Sixteen states are believed to have supplied weapons to Afghanistan from 2001 to 2020 with the US supplying 74 % of weapons, followed by Russia. Much of this equipment was left behind by the US military and is being used to inflate Taliban’s arsenal. WILPF is calling for better oversight on arms movement, for compensating affected Afghan people and for an end to all militarised systems.

Militarised masculinity

Mobilising men and boys around feminist peace has been one way of deconstructing and redefining masculinities. WILPF shares a feminist analysis on the links between militarism, masculinities, peace and security. We explore opportunities for strengthening activists’ action to build equal partnerships among women and men for gender equality.

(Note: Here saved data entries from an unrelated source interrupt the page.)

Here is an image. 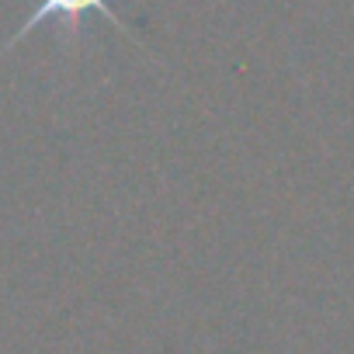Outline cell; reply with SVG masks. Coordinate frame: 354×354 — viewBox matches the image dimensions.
Returning <instances> with one entry per match:
<instances>
[{"label": "cell", "mask_w": 354, "mask_h": 354, "mask_svg": "<svg viewBox=\"0 0 354 354\" xmlns=\"http://www.w3.org/2000/svg\"><path fill=\"white\" fill-rule=\"evenodd\" d=\"M91 15L104 18L115 32H122L125 39L136 42V32H129V25L115 15V8L108 4V0H35V11L15 28V35L4 42V49H0V53H11L18 42H25L32 32H39V28L49 25V21H59L66 32H77V28H80L77 21H84V18H91Z\"/></svg>", "instance_id": "cell-1"}]
</instances>
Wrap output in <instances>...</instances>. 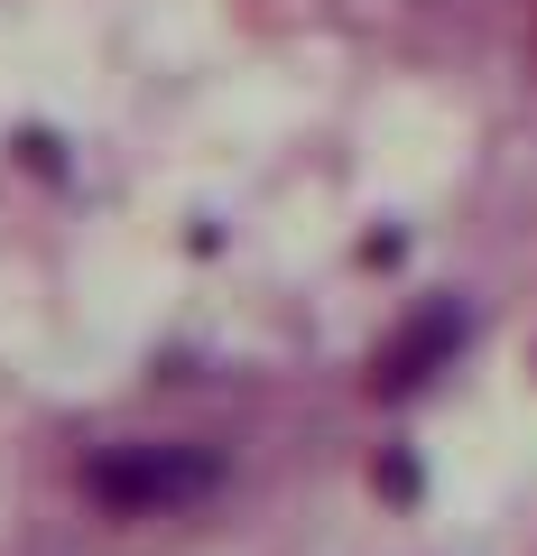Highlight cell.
I'll return each instance as SVG.
<instances>
[{
	"label": "cell",
	"mask_w": 537,
	"mask_h": 556,
	"mask_svg": "<svg viewBox=\"0 0 537 556\" xmlns=\"http://www.w3.org/2000/svg\"><path fill=\"white\" fill-rule=\"evenodd\" d=\"M84 492L120 519H167L222 492V455L214 445H112L84 464Z\"/></svg>",
	"instance_id": "cell-1"
},
{
	"label": "cell",
	"mask_w": 537,
	"mask_h": 556,
	"mask_svg": "<svg viewBox=\"0 0 537 556\" xmlns=\"http://www.w3.org/2000/svg\"><path fill=\"white\" fill-rule=\"evenodd\" d=\"M463 343V306H426L408 334H389V353H380V390H426V380L455 362Z\"/></svg>",
	"instance_id": "cell-2"
}]
</instances>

WILPF has been working on challenging the prevailing notion of masculinity based on men’s physical and social superiority to, and dominance of, women in Afghanistan. It recognizes that these notions are not representative of all Afghan men, contrary to the publicly prevailing notion.

Feminist peace​

In WILPF’s view, any process towards establishing peace that has not been partly designed by women remains deficient. Beyond bringing perspectives that encapsulate the views of half of the society and unlike the men only designed processes, women’s true and meaningful participation allows the situation to improve.

In Afghanistan, WILPF has been demanding that women occupy the front seats at the negotiating tables. The experience of the past 20 has shown that women’s presence produces more sustainable solutions when they are empowered and enabled to play a role.